Maybe I’ve been in the real estate industry too long. Scoffing at the business plan of yet another well-intentioned disrupter that’s going to reinvent life’s most important transaction.
“Too much data asymmetry.”
“You don’t control the buying decision.”
“Insufficient process control.”
“Too many regulatory hurdles.”
“You don’t understand the consumer’s psychology.”
“Uh, that’s illegal.”
Maybe watching the passing of the ESIGN Act in 2000, which was supposed to usher in a new era of digital closings, and watching the process limp along for the next 17 years, with minimal adoption added to my skepticism. “Lack of stakeholder readiness,” I said.
Cynicism increased witnessing the countless startups that attempt to disrupt real estate commissions flounder and fail, even though their mission appeared sound and logical. “Why wouldn’t I select only the agent services I need, and pay accordingly?” Yep, makes sense. Tell your friends you were ahead of your time.
“Ensure a seamless end-to-end transaction?” How? Only one of the stakeholders, the settlement/escrow provider, has all the transaction data, documents, and contacts. They are the data aggregator. If your goal is to provide a seamless end-to-end digital experience, and it doesn’t include control of that piece, go rewrite your business plan.
But all that’s changing, and at an accelerated pace. It’s all about control and tightening the grip on the transaction.
My first impression of Opendoor was that of a high-tech flipper.
I was wrong.
They have unprecedented control over the transaction experience because the company directly buys and sells homes. They operate mortgage and title arms. Now they can leverage technology to drive down the overall transaction cost, making it competitive with traditional brokerages. Will they succeed? I don’t know. But they have the POTENTIAL to succeed, and that hasn’t gone unnoticed.

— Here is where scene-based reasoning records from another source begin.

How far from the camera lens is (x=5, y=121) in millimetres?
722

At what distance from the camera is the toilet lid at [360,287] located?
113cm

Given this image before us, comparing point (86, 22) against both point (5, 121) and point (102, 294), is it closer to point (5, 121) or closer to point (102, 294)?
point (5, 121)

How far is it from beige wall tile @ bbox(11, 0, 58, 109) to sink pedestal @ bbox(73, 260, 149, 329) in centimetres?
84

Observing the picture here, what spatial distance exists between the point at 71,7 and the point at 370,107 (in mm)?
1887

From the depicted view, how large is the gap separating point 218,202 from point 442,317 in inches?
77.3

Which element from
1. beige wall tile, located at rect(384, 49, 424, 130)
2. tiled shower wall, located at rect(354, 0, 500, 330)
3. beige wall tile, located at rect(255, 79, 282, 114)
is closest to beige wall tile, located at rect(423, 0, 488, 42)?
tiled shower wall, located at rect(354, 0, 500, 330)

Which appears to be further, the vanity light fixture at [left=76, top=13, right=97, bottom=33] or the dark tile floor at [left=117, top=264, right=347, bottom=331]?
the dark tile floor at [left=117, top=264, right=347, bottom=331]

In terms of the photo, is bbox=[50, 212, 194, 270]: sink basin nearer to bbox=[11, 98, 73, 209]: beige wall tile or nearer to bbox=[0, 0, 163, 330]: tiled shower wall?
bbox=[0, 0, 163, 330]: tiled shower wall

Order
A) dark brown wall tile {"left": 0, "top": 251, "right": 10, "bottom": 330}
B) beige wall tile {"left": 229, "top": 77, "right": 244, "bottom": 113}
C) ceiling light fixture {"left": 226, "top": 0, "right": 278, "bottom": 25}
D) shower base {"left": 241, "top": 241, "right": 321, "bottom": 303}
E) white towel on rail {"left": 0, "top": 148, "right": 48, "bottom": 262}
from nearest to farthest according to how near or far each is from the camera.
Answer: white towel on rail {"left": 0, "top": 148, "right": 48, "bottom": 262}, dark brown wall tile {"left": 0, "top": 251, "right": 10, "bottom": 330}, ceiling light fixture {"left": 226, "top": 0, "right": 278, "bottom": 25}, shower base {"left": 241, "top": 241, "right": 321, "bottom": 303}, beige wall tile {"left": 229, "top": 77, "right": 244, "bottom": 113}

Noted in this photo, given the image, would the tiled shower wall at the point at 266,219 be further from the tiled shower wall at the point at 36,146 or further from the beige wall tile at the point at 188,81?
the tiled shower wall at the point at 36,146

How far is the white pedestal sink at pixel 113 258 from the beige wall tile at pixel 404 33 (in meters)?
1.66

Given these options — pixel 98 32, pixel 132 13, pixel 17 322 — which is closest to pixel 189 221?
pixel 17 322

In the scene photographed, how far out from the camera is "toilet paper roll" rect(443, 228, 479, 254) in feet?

Redfin has the same breadth of services as OpenDoor, operating Redfin Mortgage and TitleForward, and have now introduced Redfin Now in certain markets to compete with the “iBuyers.” These offerings are already competitive with the traditional brokerages if you factor in the carrying costs of a 60-day close, and will continue to get more so as they improve pricing accuracy and lower fees, which they can do from the efficiency of owning all aspects of the process.
On October 3rd, Fidelity National Financial announced they acquired a majority interest in SkySlope, a transaction management platform used by more than 1,500 brokerages across 5,000 offices and 140,000 agents to facilitate approximately 1.5 million transactions over the past year. The largest title insurer in the nation partnering with the system used to manage over 25% of annual purchase transactions. Where could this go? The fragmented technology of FNF may inhibit integration efforts, but the possibility is there.
And finally, the company that turns every real estate agent into a conspiracy theorist, Zillow. To be fair, Zillow’s acquisition of DotLoop in 2015 engendered this distrust. This was an interesting move by a self-proclaimed media company, that has now extended itself deep into the mechanics of a real estate transaction. Can Zillow “Uber-ize” real estate agents, by cutting out the middlemen, the same way Uber bypassed taxi dispatchers? Maybe. They still lack pieces of the end-to-end process, but it’s difficult to imagine them being satisfied with the less than one percent of the $100 billion brokerage system it supports.
Many approaches have been tried to improve the end-to-end process and no one knows for sure which one will succeed. But change is definitely coming. I’m a co-founder of JetClosing and we’ve taken a different angle, recognizing that we, as the company that aggregates the transaction data, can be the only logical facilitator of digital end-to-end transactions. We recently executed a successful beta test, integrating our API, which provides real-time access to transaction data, documents, and contacts, with a brokerage’s transaction management system. A small step in transforming the real estate closing experience, but providing something the big players above currently only aspire to. Ours is an open platform that has the potential to help everyone, from boutique brokerage to large franchise operations. Because from “iBuyer” to full-service, I think there’s a place for everyone.